Written by Teri Forey

As well as python libraries that work with numerical data, people have also built libraries that work on biological data. Specifically DNA/protein sequences and SAM/BAM alignment files. These libraries are [Biopython](http://biopython.org/) and [pysam](http://pysam.readthedocs.io/en/latest/index.html) respectively.

## 1. Biopython

Biopython is the main python library that parses and reads sequence files. There are two main objects the `Seq` object that contains the DNA/RNA/protein sequence itself and the `SeqRecord` object that contains additional information such as an ID. We'll first look at creating a `Seq` object. 

### 1.1 Seq
We'll first import the Seq class that's contained within Bio.Seq

In [None]:
from Bio.Seq import Seq

We can create a Seq object simply by typing in the sequence as a string.

In [None]:
my_seq = Seq("ATGGCATCGATTCGATGCTAGGCTAGCTAG")
my_seq

When this object is printed to screen, it contains the sequence but also an Alphabet. At the moment this alphabet is just a default basic alphabet as Biopython doesn't know whether the sequence is DNA or protein. If you know this information when you create a Seq object, you should supply it.

In [None]:
from Bio.Alphabet import generic_dna, generic_protein

my_dna = Seq("ATCGATGCAGGCTAG", generic_dna)
my_dna

In [None]:
my_protein = Seq('ATCGATGCAGGCTAG', generic_protein)
my_protein

If these alphabets are set, it means a lot of biologically sensible errors will be caught. For example, you wouldn't be able to combine a DNA and protein sequence.

In [None]:
my_dna + my_protein

### 1.2 Seq Methods

The Seq object contains some generic methods that are common to all strings, as well as methods that are unique to nucleotide sequences. A few examples of these are demonstrated below. 

In [None]:
# Use the string method find() to locate the start of a particular sequence
my_dna.find('AGG')

In [None]:
# print the reverse complement sequence
my_dna.reverse_complement()

In [None]:
# Translate the sequence into protein. 
# Note this will only translate the forward strand and will assume the whole sequence is coding! 
my_dna.translate()

In [None]:
# Translate will not work on a protein sequence
my_protein.translate()

### 1.3 SeqRecord

A SeqRecord object contains a Seq object, as well as additional information.

In [None]:
from Bio.Seq import Seq
from Bio.SeqRecord import SeqRecord
from Bio.Alphabet import IUPAC

record = SeqRecord(Seq("MKQHKAMIVALIVICITAVVAALVTRKDLCEVHIRTGQTEVAVF",
                       IUPAC.protein),
                   id="YP_025292.1", name="HokC",
                   description="toxic membrane protein, small")
print(record)

As you can see, we've assigned the sequence, ID, name and description. Printing the record outputs this information in a human readable format.

### 1.4 SeqIO

It's unlikely you'll often create these SeqRecords by hand though, you'll most often be reading them in from a file. For that, you need to import the SeqIO function. There's an example GenBank file in `data/`, we'll import this and print a few pieces of information for each sequence in the file.

In [None]:
from Bio import SeqIO

# We have to specify the filename and the format
for record in SeqIO.parse("../data/sequence.gb", 'genbank'):
    print("ID: %s\tName: %s\tSequence Length: %s" % (record.id, record.name, len(record.seq)))

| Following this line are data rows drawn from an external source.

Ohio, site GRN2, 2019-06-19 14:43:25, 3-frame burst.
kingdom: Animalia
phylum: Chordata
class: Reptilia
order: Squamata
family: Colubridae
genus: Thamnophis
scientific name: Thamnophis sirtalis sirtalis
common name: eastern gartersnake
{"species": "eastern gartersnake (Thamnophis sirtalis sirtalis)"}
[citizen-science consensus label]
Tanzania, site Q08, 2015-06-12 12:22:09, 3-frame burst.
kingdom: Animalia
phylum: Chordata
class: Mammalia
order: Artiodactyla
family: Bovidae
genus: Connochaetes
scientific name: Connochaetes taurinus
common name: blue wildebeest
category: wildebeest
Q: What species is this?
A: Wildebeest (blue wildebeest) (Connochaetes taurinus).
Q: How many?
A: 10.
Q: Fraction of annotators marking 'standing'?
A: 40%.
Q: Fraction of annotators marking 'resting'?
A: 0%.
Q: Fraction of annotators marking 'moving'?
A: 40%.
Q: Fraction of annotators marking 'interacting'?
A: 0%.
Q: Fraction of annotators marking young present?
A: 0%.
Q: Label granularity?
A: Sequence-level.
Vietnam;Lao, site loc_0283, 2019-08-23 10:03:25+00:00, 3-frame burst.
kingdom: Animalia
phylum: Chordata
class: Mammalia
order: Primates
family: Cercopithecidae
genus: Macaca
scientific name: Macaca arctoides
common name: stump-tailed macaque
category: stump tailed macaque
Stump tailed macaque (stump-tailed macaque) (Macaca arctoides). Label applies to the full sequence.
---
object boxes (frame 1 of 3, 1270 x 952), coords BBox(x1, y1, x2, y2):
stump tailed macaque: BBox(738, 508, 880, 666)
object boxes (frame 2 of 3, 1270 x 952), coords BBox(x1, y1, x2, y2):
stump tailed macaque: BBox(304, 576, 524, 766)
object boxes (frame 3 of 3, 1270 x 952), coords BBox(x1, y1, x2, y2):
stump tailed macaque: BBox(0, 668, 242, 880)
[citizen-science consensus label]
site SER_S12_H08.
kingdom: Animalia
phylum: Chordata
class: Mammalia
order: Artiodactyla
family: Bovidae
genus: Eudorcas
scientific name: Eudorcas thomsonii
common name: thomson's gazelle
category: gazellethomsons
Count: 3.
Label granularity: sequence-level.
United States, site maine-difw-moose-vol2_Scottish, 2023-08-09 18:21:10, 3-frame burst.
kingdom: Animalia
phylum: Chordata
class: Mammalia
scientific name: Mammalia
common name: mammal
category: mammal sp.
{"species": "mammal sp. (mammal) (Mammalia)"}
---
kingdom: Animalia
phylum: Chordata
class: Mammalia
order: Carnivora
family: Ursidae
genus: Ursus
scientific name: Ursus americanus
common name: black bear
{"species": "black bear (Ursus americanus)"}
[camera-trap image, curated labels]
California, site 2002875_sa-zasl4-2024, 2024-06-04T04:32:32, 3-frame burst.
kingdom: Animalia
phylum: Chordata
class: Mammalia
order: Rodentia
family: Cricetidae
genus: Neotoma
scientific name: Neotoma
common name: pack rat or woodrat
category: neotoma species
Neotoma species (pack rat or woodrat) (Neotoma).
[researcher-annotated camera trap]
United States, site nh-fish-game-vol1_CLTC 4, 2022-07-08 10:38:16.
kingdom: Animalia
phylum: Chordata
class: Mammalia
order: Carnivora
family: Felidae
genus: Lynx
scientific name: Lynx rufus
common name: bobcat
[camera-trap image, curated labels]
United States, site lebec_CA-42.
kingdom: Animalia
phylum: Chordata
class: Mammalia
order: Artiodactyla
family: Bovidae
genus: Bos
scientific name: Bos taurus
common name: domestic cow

There is only one sequence in this file, we can see all of the information by printing the whole record.

In [None]:
print(record)

There is a lot of information here! Different file formats contain different information, so what you see here won't match what you'll see from a FASTA format file for example. Almost all of the sequence file formats you'll come across working with biological sequences are supported by Biopython, have a look at their documentation for more information.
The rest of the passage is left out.